▶ **Page**

By Sunny Freeman, The Canadian Press

TORONTO - Spider Resources says a friendly takeover by a large U.S. miner will provide the expertise and cash necessary to help develop a lucrative chromite deposit in Northern Ontario's promising Ring of Fire mineral zone.

"They want to be a fully-integrated company, from the mining right through the production of stainless steel and they have that ability," CEO Neil Novak said Monday. Earlier, the junior miner approved an all-cash friendly bid from Cliffs Natural Resources Inc. (NYSE: CLF), an Ohio-based iron and coal producer.

The 19 cent a share offer sweetens an earlier bid by Cliffs and values Spider (TSXV: SPQ.V) at about $125 million.

"They're a well-known American company," said Novak. "And they have the mining expertise necessary to bring a mine like this into production."

Spider was the first player in the Ring of Fire, a lucrative mining area in the James Bay lowlands that contains metal deposits including kimberlite, chromite and nickel.

"There's a certain personal and a bit of an emotional attachment now to what the company has achieved over 18 or 19 years now," Novak said ahead of an early Tuesday deadline for shareholders to tender their shares to the Cliffs bid.

The friendly takeover of Spider is a key move by Cliffs to consolidate its ownership of an important chromite specialty metals deposit in the Ring of Fire region, which Novak was instrumental in discovering.

Chromite is used to extract chromium, a building block of stainless steel and other metal alloys.

Spider currently has about $10.6 million in working capital. But Novak said it could cost billions of dollars to develop the Big Daddy project, which contains an estimated 40 million tonnes of chromite.

▶ **Exercise tasks**
a: In the Spider Resources takeover article, what total value does the Cliffs offer put on Spider?
b: Write the next part of the Spider Resources takeover article, starting after its last sentence.

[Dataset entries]
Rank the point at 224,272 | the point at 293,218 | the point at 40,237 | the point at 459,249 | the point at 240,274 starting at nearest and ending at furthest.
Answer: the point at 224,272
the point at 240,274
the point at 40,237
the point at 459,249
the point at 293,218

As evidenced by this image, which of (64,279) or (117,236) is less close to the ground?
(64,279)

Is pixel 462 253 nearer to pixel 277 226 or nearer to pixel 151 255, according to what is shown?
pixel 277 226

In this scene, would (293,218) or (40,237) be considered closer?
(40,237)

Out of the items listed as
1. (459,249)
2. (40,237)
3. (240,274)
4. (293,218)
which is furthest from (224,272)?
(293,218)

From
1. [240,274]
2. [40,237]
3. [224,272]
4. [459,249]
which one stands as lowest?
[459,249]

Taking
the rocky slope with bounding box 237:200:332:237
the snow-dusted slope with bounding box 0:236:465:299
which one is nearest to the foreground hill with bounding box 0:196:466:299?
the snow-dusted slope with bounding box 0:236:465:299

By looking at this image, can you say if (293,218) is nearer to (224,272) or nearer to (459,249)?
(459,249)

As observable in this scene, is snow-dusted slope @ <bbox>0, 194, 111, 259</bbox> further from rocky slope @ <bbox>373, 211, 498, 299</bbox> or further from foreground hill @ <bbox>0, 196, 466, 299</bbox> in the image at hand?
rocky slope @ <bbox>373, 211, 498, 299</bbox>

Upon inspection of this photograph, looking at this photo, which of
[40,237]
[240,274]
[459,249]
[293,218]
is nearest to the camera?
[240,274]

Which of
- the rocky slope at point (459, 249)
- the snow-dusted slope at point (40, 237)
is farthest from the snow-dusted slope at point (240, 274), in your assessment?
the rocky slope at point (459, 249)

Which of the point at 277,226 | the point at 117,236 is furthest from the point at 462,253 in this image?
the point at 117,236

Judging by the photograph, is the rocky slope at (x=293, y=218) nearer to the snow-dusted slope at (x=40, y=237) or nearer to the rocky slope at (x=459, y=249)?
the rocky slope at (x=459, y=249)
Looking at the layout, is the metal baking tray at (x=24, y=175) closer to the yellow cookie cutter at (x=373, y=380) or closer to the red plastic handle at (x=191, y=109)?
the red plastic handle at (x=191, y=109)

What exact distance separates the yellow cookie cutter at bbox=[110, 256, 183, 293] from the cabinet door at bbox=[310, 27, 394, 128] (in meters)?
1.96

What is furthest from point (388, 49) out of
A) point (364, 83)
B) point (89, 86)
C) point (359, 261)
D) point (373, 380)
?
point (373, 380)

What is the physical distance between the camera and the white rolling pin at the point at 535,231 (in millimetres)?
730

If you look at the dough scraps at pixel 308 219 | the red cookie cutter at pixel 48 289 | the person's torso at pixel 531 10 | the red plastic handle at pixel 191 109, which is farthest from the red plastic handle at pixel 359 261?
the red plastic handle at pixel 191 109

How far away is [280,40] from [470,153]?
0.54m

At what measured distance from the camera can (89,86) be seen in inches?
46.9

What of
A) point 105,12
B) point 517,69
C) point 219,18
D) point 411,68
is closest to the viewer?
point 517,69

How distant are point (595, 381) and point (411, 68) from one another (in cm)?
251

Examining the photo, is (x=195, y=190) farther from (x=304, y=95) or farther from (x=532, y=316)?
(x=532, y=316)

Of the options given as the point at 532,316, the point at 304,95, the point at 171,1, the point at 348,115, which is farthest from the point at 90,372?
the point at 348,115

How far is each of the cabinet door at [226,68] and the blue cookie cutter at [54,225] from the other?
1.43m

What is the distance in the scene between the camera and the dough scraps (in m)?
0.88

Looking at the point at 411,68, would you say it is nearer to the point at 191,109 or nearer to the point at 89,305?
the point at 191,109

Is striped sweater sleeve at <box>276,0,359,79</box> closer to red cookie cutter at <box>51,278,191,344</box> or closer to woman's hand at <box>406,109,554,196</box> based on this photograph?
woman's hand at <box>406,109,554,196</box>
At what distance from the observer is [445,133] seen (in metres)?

▶ **Answers**
a: About $125 million.

b:
"The size of Big Daddy is pretty phenomenal," he said. "The James Bay lowlands ...is an extremely challenging environment, there's no infrastructure to speak of in the area and its mostly bog land.

"There's a definite challenge there, it's doable but its going to be fairly expensive to develop a mine there."

He added that South African miner DeBeers recently spent about $1.2 billion to develop the Victor diamond mine 150 kilometres to the east and that he expects Big Daddy's development to cost about the same.

Montreal-based KWG Resources Inc. (TSXV: KWG.V) had until midnight Tuesday to match the Ohio-based mining company's offer, but announced Friday that it could not sweeten its own rival bid and walked away from the deal with a $2.3-million penalty fee.

"Some of the shareholders of Spider much preferred the merger route, but there's a fair bit of financial risk involved in getting a paper for paper type of thing and Cliff's was adamant about the all-cash offer right from the get-go," Novak said.

KWG is Spider's partner on the undeveloped Big Daddy chromite deposit. Cliffs had previously acquired a 47 per cent stake in the deposit when it bought Freewest Resources for $240 million after an intense bidding war with rival Noront Resources Ltd. (TSXV: NOT.V).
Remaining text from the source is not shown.